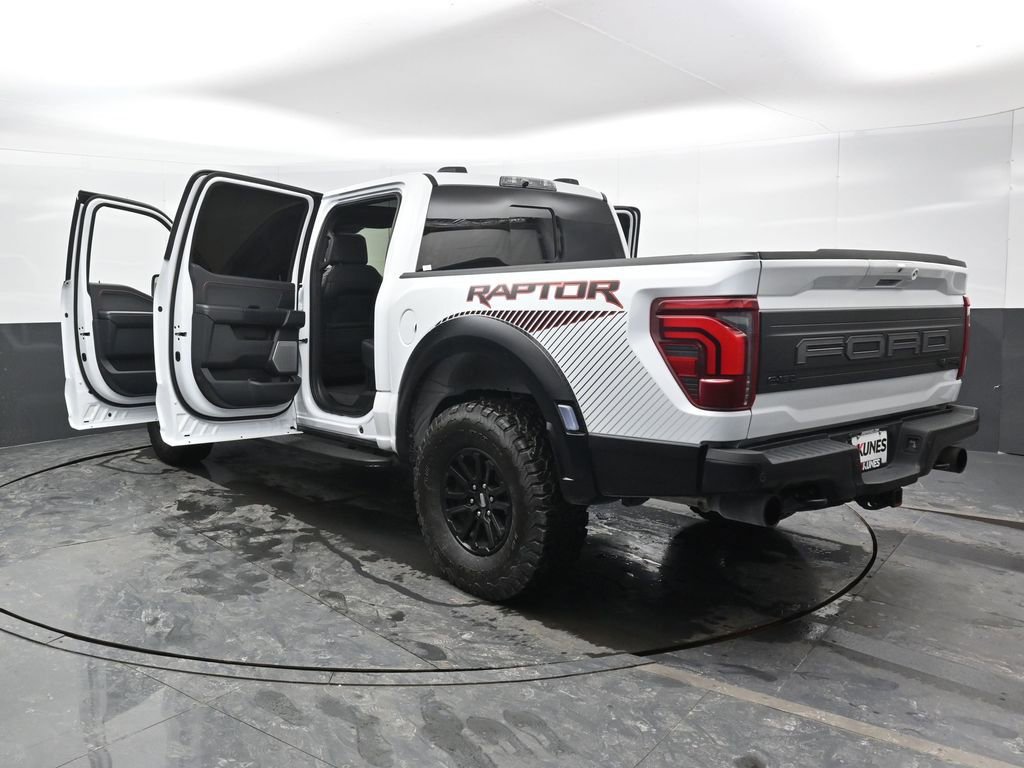 Used 2024 Ford F150 Raptor image 53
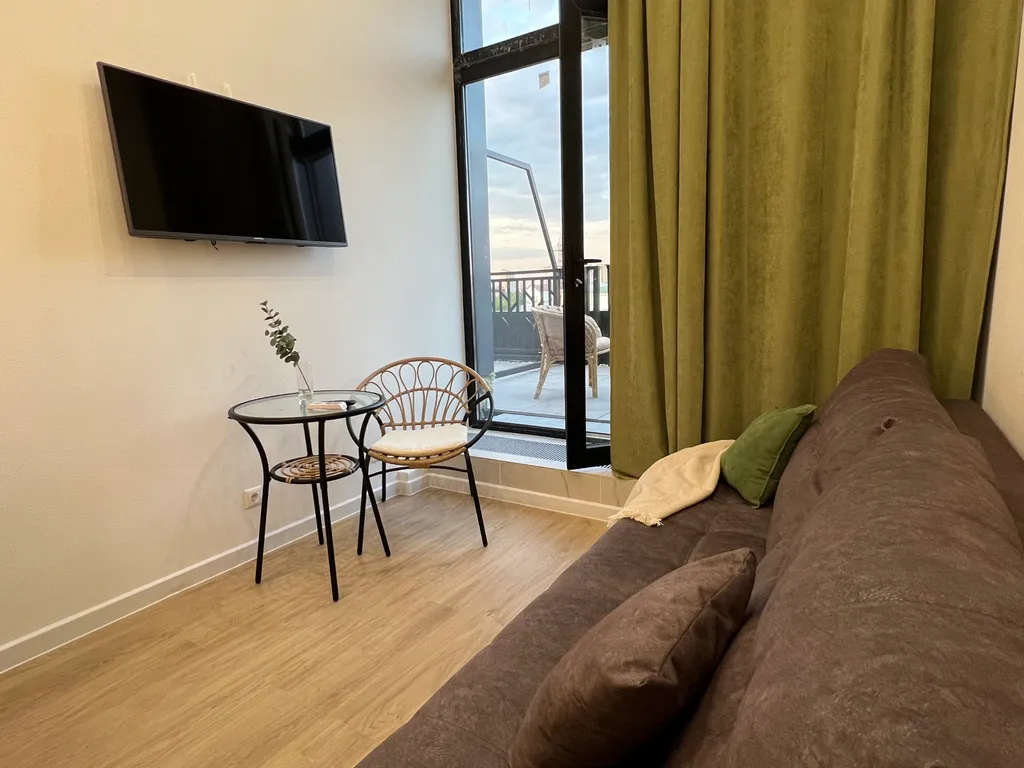 Апартаменты грин-мини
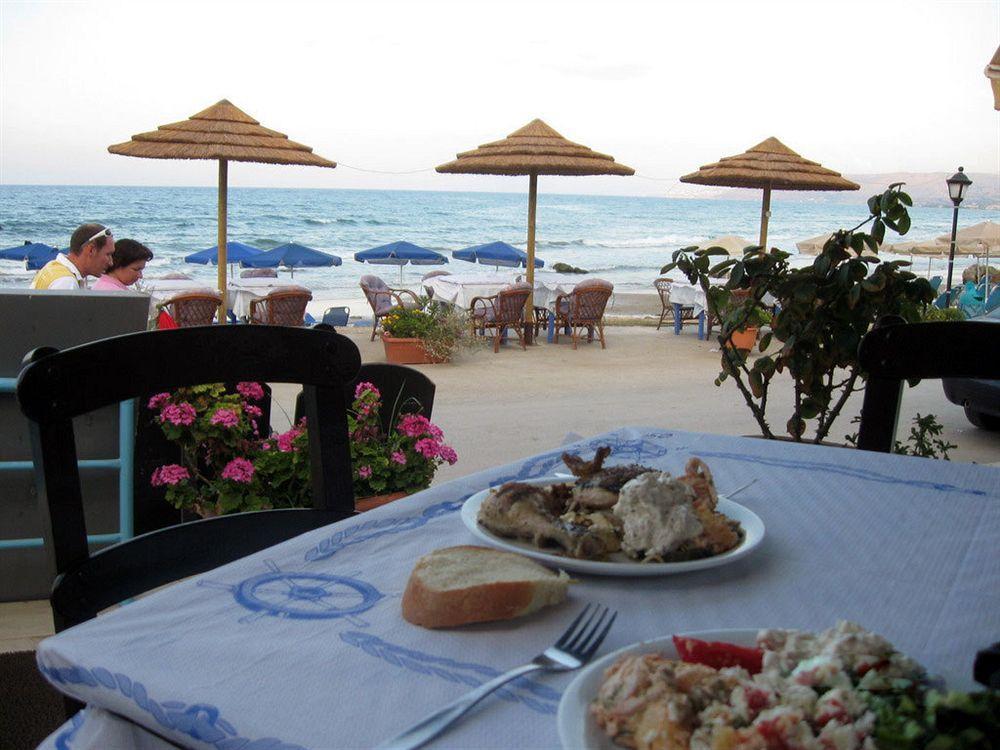 Metropol Sea Golden Bay Georgioupoli Exterior foto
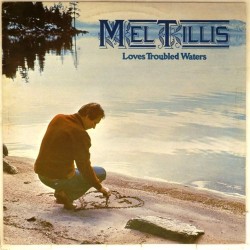 Пластинка Mel Tillis Loves Troubled Waters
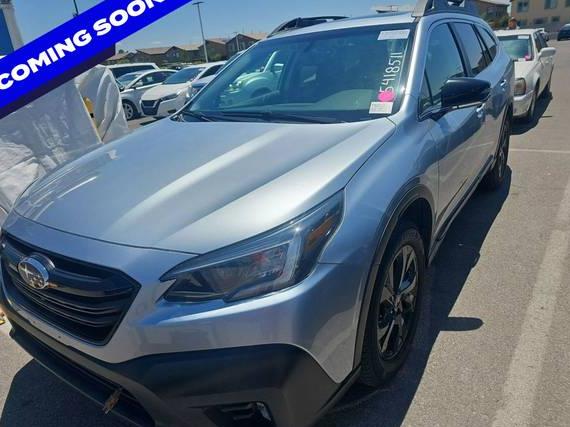 SUBARU OUTBACK 2020 4S4BTGKD9L3143942 image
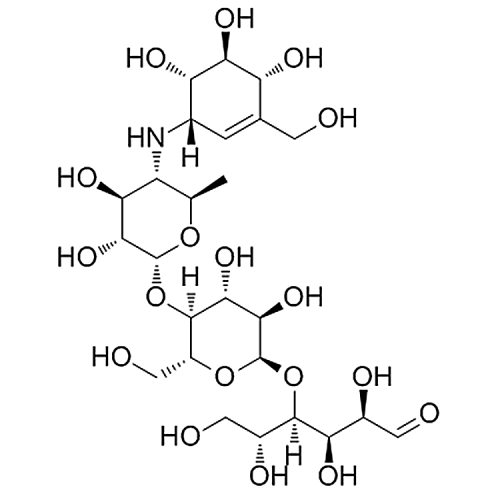 Acarbose 56180-94-0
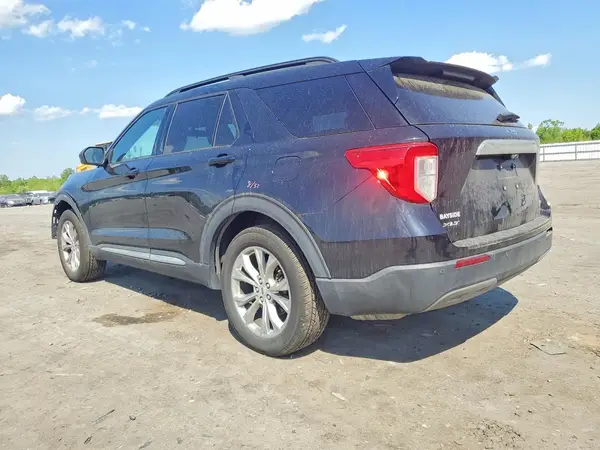 1FMSK8DH2LGA24552 2020 FORD EXPLORER - Image 2
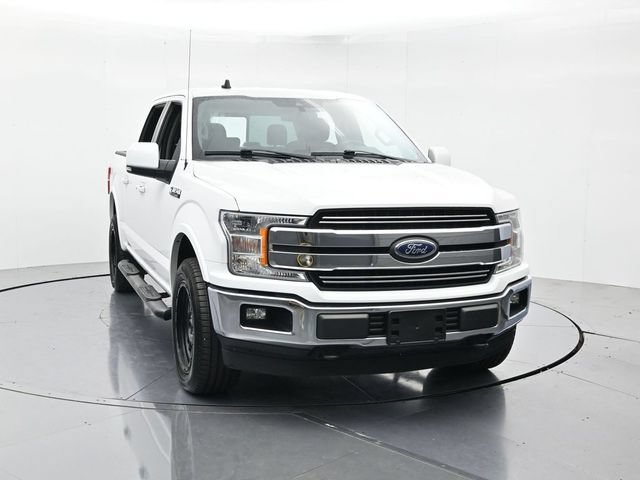 Certified 2020 Ford F150 Lariat AWD/4WD image 4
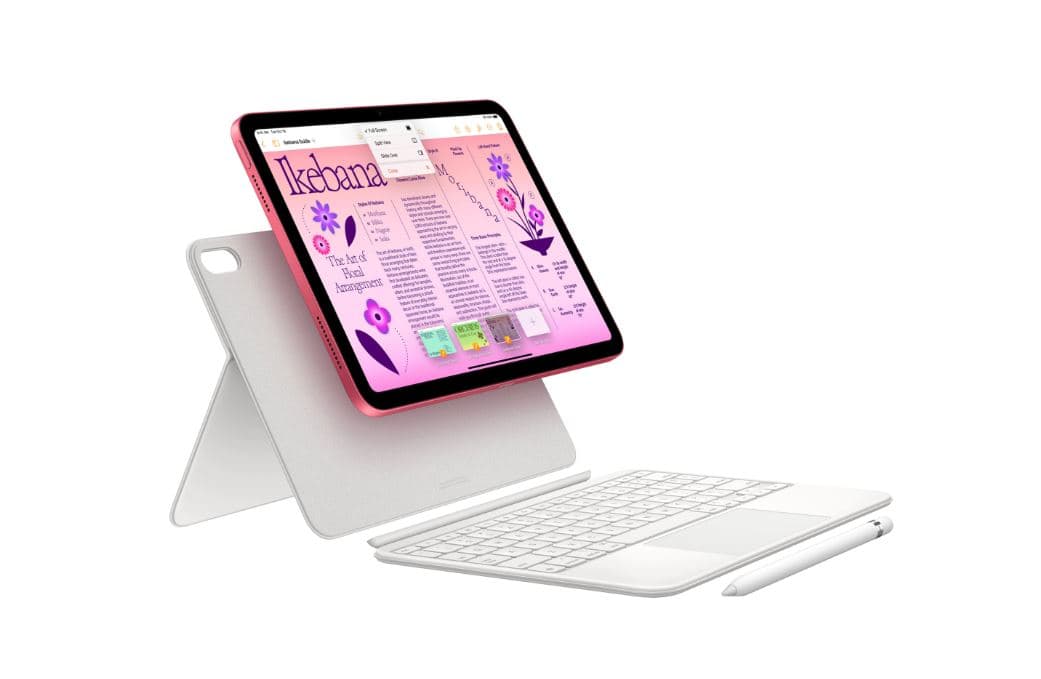 Apple iPad 10 10.9" WiFi 64GB&nbsp;Pink "MPQ33LL/A" — miniatură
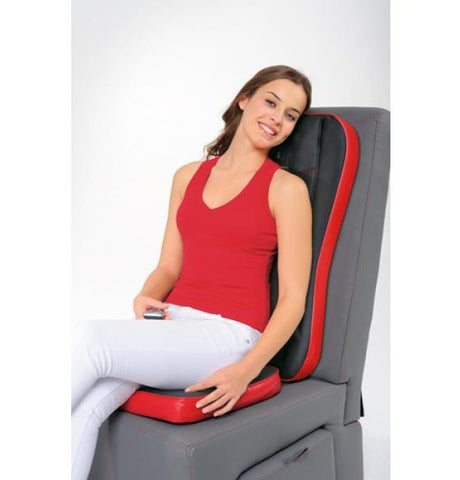 QUATTROMED III Massager Seat with JADE stone and Heating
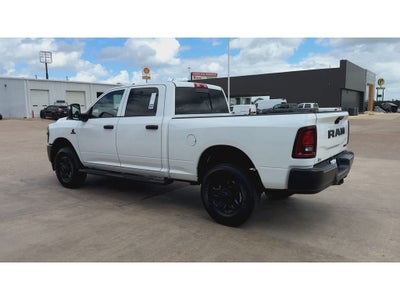 2026 RAM Ram 2500 Tradesman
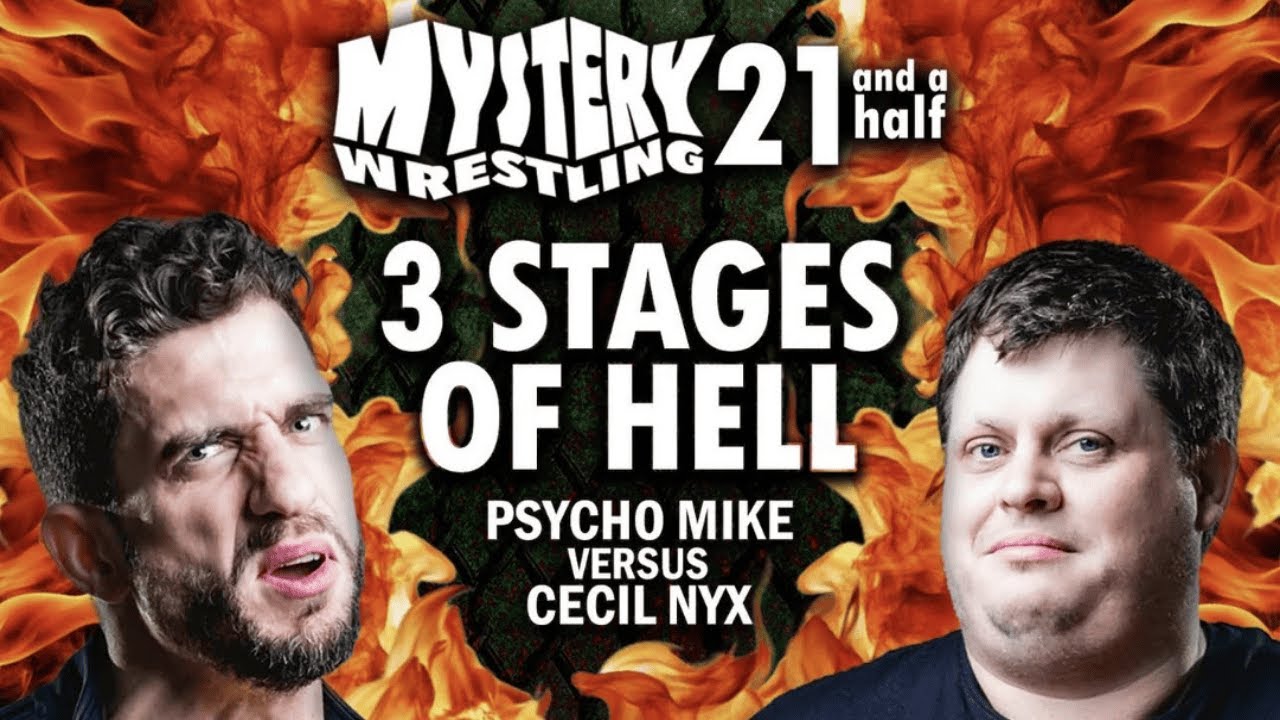 Mystery Wrestling 21&frac12; Post-Show Breakdown | 2/12/26 &ndash; Results, Chaos & Surprises 📱
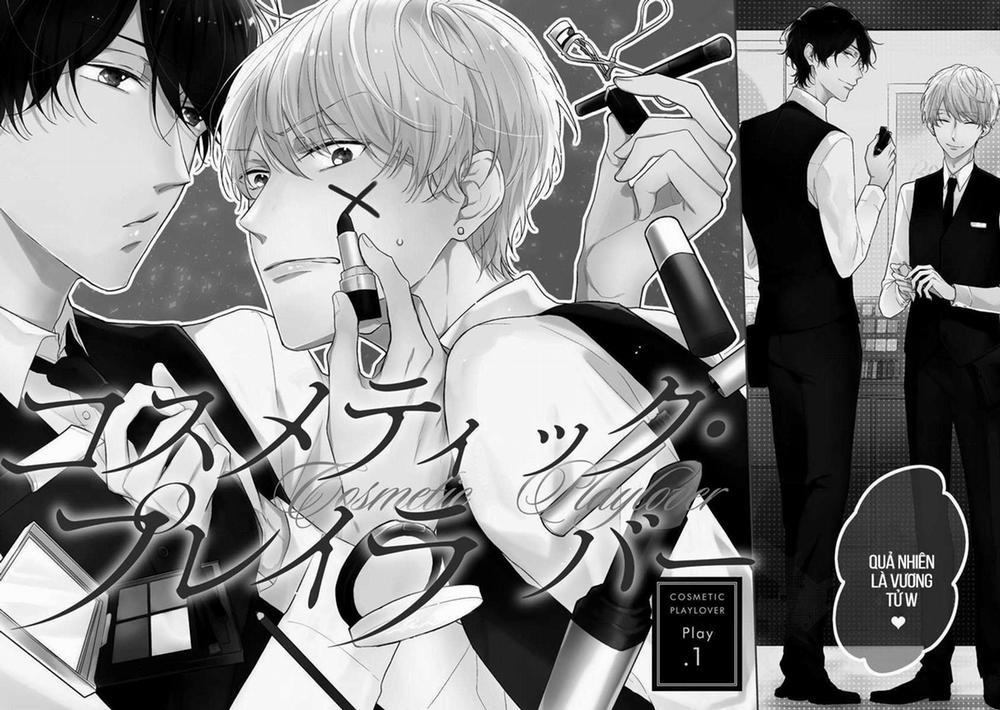 Chuyện Tình Thẩm Mỹ Viện 1 trang 1
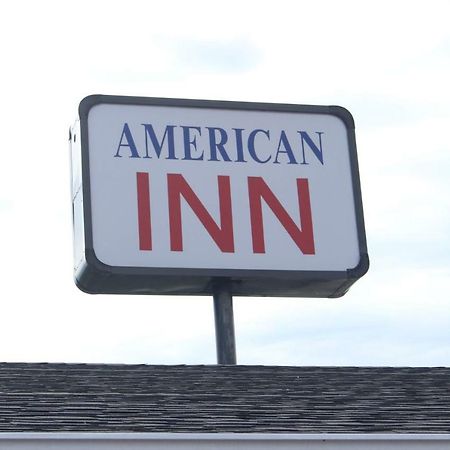 American Inn Motel Pratt Exteriér fotografie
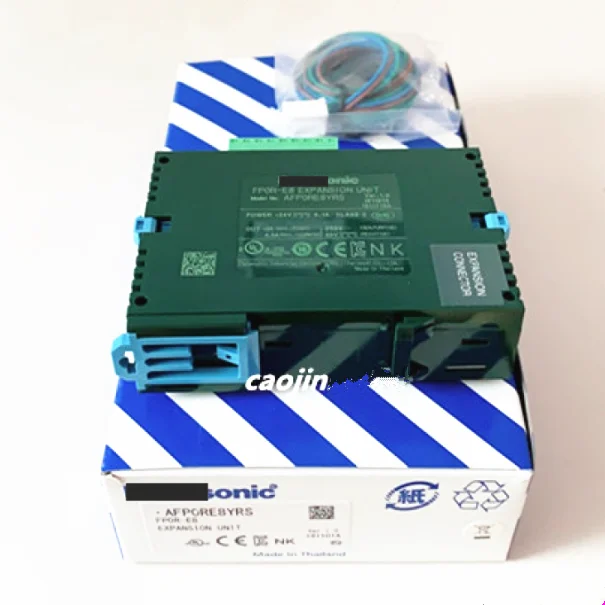 

AFP0RE8YRS PLC nueva Original 24 V DC Relé 2 A Fp0r Unidad de expansión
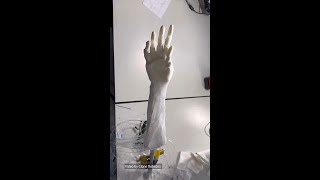 The Clone Hand by Clone Robotics [upl. by Buffy]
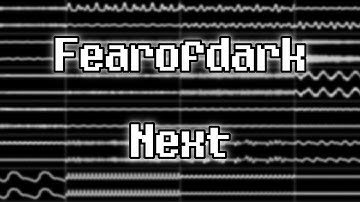 Fearofdark - “Next” (MPTM) [Stereo Oscilloscope View]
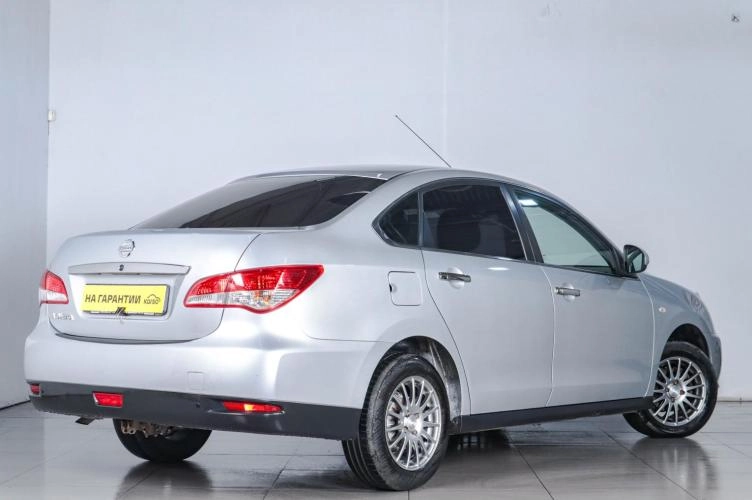 Nissan Almera 6 из 6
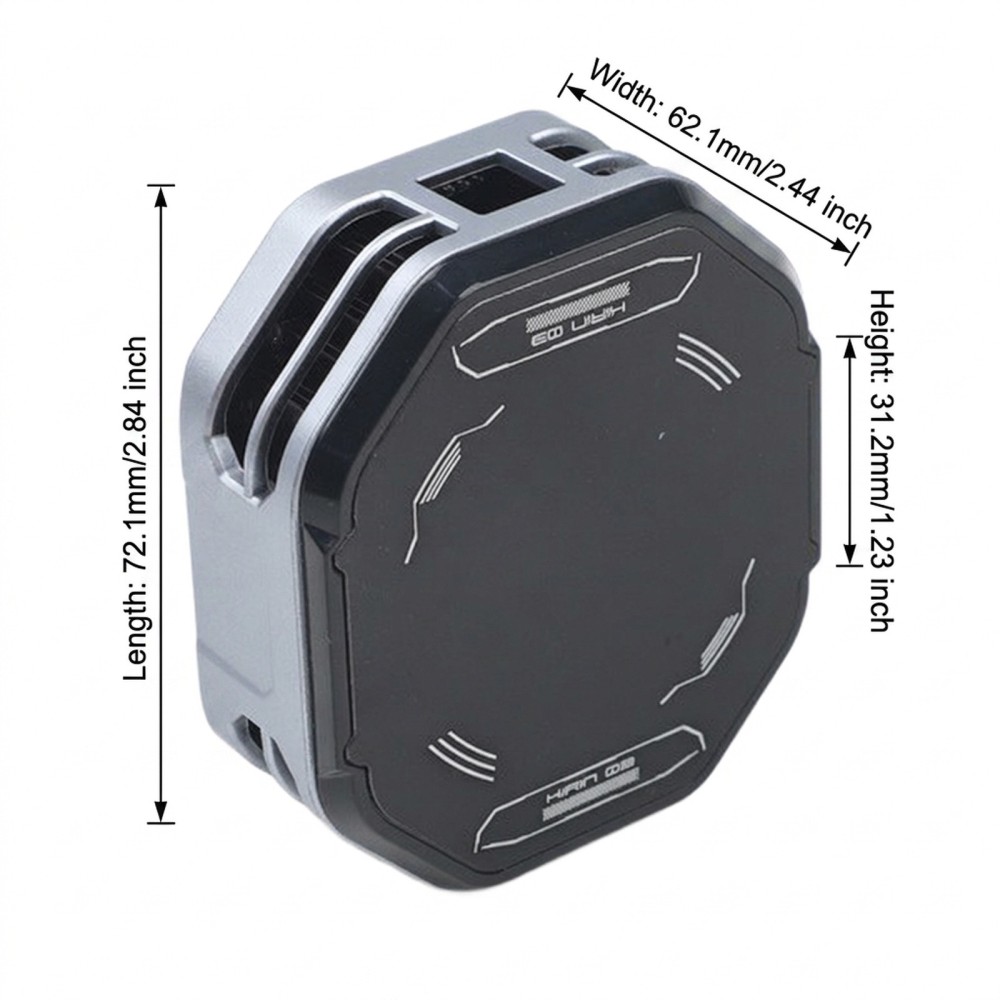 Schnellkühlender magnetischer  – Gaming Accessories Iphone Bewertung und Preis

━━━━━━━━━━━━━━━━━━━━

**TASK BRIEF:**
Reproduce verbatim the lines of the material above, beginning with its first line and ending with the line that contains "Certified 2020 Ford"; skip pictures.

**TASK SOLUTION:**
 Used 2024 Ford F150 Raptor image 53
 Апартаменты грин-мини
 Metropol Sea Golden Bay Georgioupoli Exterior foto
 Пластинка Mel Tillis Loves Troubled Waters
 SUBARU OUTBACK 2020 4S4BTGKD9L3143942 image
 Acarbose 56180-94-0
 1FMSK8DH2LGA24552 2020 FORD EXPLORER - Image 2
 Certified 2020 Ford F150 Lariat AWD/4WD image 4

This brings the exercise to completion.